The human mind, while adaptable, remains fragile. And through this combination, it copes with chronic negativity through distraction and self-delusion. And alcohol, but that quickly hits a point of diminishing returns.
So it was during my adolescence, when I had failed to build meaningful friendships, and any social standing I had with my peer group was suddenly destroyed from a move cross-country, when we had first acquired broadband and internet downloads were more innocent, that I discovered in earnest the land of shareware–trial versions of software, and in a time before the synergy of computers and consoles, the place to find games.
Enter: Avernum. It was unlike any game I had encountered before. It was my first encounter with a sandbox RPG. I could travel a fantasy land at will, unrestricted by plot objectives and invisible walls. I could complete stories when I wanted, all the while exploring the landscape and intricate lore of its creators. It was a livable book. I was instantly hooked, and played this series well into college.
Then the XBOX 360 came out, and it’s flagship title, The Elder Scrolls IV: Oblivion. And while I couldn’t afford these, my roommate, spoiled by a lucrative major, Bio-engineering, and his summer internship at Pfizer Pharmaceuticals–he could. He was also a whore to social popularity, so it didn’t take him long to acquire. It became the immediate go-to game for our circle of friends, bickering over taking turns yet passing the controller in accordance with vaguely defined codes of honor. And like Avernum, Oblivion quickly became my escape from worldly personal problems–job, girls, school, etc.
Over a decade later, my own deprecated XBOX 360 still remains wired to my entertainment center for one reason: Oblivion. Other games have since taken center stage, but Oblivion remains eternal–at least until this old console breaks. Through some odd form of emotional conditioning, whenever the stressors of life take their toll, out comes Oblivion.
So when I started cutting back on my drinking, I sought comfort elsewhere. I booted up the XBOX 360, which now in comparison to contemporary hardware sounds like a vacuum cleaner. And in short order, Patrick Stewart began his monologue:
‘I was born 87 years ago…’
From the other room, my wife announced her concern and asked me what was wrong. Apparently she’s recognized this correlation too.
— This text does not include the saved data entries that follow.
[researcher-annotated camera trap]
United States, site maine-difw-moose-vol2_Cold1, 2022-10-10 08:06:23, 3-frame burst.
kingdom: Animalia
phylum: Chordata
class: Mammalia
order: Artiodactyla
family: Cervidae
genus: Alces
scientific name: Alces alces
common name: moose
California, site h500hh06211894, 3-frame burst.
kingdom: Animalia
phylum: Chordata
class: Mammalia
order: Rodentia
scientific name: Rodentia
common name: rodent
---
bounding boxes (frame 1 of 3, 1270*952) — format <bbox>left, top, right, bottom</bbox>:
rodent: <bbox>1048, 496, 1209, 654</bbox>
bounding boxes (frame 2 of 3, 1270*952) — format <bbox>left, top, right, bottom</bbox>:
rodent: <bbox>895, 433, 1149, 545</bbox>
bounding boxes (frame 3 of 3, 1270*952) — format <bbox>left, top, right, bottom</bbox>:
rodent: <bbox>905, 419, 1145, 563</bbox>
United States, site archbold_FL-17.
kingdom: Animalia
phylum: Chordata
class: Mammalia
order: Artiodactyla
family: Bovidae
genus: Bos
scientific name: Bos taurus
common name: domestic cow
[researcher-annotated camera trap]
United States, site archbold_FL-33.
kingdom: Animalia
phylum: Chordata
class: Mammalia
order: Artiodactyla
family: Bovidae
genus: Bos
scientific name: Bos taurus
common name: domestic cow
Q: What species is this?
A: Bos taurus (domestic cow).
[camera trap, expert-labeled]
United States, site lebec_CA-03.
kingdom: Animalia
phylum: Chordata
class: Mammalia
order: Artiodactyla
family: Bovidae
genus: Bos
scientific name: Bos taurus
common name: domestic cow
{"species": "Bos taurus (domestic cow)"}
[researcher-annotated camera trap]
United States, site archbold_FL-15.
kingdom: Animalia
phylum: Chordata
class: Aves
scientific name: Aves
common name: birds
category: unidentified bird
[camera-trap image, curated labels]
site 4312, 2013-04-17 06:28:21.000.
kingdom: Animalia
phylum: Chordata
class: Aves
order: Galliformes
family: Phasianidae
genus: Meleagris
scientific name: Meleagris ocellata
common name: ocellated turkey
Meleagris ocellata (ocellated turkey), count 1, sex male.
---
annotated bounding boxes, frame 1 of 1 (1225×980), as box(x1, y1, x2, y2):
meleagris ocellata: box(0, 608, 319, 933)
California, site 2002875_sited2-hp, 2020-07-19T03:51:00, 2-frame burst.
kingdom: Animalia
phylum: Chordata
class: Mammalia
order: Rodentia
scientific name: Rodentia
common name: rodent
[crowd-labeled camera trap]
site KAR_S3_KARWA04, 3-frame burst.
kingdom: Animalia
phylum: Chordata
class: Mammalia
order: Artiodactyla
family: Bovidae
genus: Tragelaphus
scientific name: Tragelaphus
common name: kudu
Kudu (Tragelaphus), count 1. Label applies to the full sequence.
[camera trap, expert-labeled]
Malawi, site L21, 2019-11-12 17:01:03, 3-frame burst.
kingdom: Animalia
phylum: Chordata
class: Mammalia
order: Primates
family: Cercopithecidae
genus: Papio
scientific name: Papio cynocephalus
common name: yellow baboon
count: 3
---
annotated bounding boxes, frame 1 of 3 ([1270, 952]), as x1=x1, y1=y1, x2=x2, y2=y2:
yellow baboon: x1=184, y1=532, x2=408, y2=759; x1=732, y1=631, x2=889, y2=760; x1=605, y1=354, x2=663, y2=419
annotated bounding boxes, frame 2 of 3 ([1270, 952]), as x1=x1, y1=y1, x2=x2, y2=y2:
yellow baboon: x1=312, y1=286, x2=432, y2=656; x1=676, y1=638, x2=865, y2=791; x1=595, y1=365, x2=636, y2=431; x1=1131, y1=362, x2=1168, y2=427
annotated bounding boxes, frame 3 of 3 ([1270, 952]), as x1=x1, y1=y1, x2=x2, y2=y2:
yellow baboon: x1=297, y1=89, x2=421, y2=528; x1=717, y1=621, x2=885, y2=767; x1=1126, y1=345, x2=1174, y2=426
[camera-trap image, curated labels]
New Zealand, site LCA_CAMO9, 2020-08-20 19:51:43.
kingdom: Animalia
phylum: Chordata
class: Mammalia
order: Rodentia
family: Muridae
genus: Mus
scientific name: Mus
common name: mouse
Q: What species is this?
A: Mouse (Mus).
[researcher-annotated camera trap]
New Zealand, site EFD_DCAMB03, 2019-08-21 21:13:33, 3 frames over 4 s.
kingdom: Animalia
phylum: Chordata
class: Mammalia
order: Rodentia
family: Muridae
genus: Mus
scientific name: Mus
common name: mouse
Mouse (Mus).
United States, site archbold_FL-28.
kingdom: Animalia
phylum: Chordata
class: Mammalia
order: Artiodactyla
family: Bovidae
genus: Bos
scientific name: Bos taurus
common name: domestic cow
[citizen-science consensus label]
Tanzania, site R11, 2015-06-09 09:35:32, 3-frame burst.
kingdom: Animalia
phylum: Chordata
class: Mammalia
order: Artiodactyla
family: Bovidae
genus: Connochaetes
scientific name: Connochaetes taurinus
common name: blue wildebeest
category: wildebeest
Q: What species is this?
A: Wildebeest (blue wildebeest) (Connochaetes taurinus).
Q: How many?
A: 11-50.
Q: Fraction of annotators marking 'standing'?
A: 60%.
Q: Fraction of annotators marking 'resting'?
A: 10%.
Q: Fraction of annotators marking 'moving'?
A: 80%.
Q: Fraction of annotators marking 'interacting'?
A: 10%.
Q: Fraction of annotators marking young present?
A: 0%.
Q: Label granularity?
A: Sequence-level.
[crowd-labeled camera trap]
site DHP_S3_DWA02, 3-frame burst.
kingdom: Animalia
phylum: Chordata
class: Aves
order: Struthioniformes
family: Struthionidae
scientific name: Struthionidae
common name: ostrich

Soon enough, the winter will break and I’ll be occupied with a myriad of other far more productive projects. The levity of spring will usher in another year of life and happy memories. The weather is already changing and I can feel the winter depression and its associated vitamin D deficiency waning. But for now, it’s cold and dark, and I really need to relight those dragonfires and banish Mehrunes Dagon.